The Pakistan movement was also helped by the hereditary landlords. These entrenched interests sensed that their privileged position would be at risk if they did not join up with an emerging Pakistan dominated by the League. Examples of the landlord families who supported the League were the Hayat, Noon and Daulatana families.
Some of these families were interconnected through an extensive network of tribal brotherhood called biraderees. The landlords and the tribal leaders controlled the votes of their tenants and brotherhoods just as the sajjada nishins controlled the votes of their murids through the fatwas. The Salafi reformist ulema opposed to the idea of Pakistan were unsuccessful against the solid social structure of the sajjada nishins and the landlords.
The dislocations caused by the Second World War were an added element in the extraordinary events leading to partition. As the war dragged on into 1945, there was a scarcity of food grains in the Punjab. Black marketers, sensing an opportunity to make a killing, hoarded the scarce supply of wheat driving up prices and causing immense hardship to the poor rural peasantry. Riots erupted in several areas. The League and its supporters blamed the policies of the Unionist government who they said was pandering to the profiteers, many of whom were Sikh and Hindu. As the war ended and the large Indian army was demobilized, over a million soldiers returned to the Punjab only to find that there were no jobs for them and inflationary prices made even the basic food items beyond their reach. They voted against the Unionist party.
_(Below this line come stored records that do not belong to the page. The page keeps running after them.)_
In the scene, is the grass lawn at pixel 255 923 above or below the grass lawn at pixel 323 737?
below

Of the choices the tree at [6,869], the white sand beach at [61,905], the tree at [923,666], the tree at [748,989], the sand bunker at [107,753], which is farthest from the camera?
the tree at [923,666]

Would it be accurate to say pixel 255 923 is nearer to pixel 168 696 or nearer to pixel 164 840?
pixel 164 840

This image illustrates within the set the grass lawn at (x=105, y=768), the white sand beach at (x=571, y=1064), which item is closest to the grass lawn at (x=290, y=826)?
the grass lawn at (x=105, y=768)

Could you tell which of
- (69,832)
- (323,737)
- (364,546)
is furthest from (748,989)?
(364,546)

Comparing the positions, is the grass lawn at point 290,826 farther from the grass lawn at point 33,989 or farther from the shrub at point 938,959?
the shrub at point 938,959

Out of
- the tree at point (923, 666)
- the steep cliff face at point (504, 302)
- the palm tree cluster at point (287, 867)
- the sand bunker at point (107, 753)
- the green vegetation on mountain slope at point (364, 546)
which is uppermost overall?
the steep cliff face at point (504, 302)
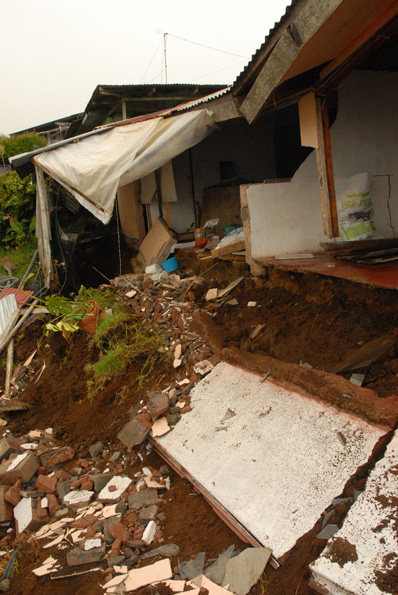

The election of 1946 was a triumph for the reformist pirs and the landlords. It was a defeat for the reformist molvis and the ulema. Traditional Islam operating in a medieval agrarian structure dominated by powerful landlords won over reformist Salafi Islam advocated by the molvis and the ulema.
It was only after partition and the establishment of Pakistan that the reformist ulema and molvis flocked to the new state and hijacked the emerging political agenda. Witness, for instance, the turnabout in the position of Maulana Maududi. He had opposed the idea of Pakistan all his life but soon after partition moved to Pakistan at the head of the Jamaat e Islamic that called for the establishment of an “Islamic state”. This was a far cry from Jinnah’s concept of a modern, secular Muslim majority state wherein Hindus, Muslims and Sikhs would live as equal citizens. The injection of a Salafi reformist agenda into a traditional rural social structure led by the sajjada nishins and dominated by powerful landlords introduced multiple tensions that continue to rock the body politic of Pakistan to this day.
Was Pakistan an “Islamic State” or a “Republic” whose population had a Muslim majority? Jinnah apparently had a vision of the latter while the revised agenda of the Salafi ulema supported the former. These tensions have not been resolved. Torn by these tensions, hesitant to define its destiny, faced with unending confrontations with India, Pakistan turned to the only organized body capable of providing it with a degree of stability, namely the army. But this stability has come at the price of scuttled democracy. The people of Pakistan continue to struggle with the tensions inherent in the contradictions between a rural traditionalist Sufi Islam of the sajjada nishins, a reformist Sufi Islam of some of the pirs, an urban Salafi Islam led by Jamaat e Islami, and a modernist Islam envisioned by its founder Mohammed Ali Jinnah, all of these in a political structure dominated by the army and the hereditary landlords. The tensions will persist until Pakistan defines its own soul.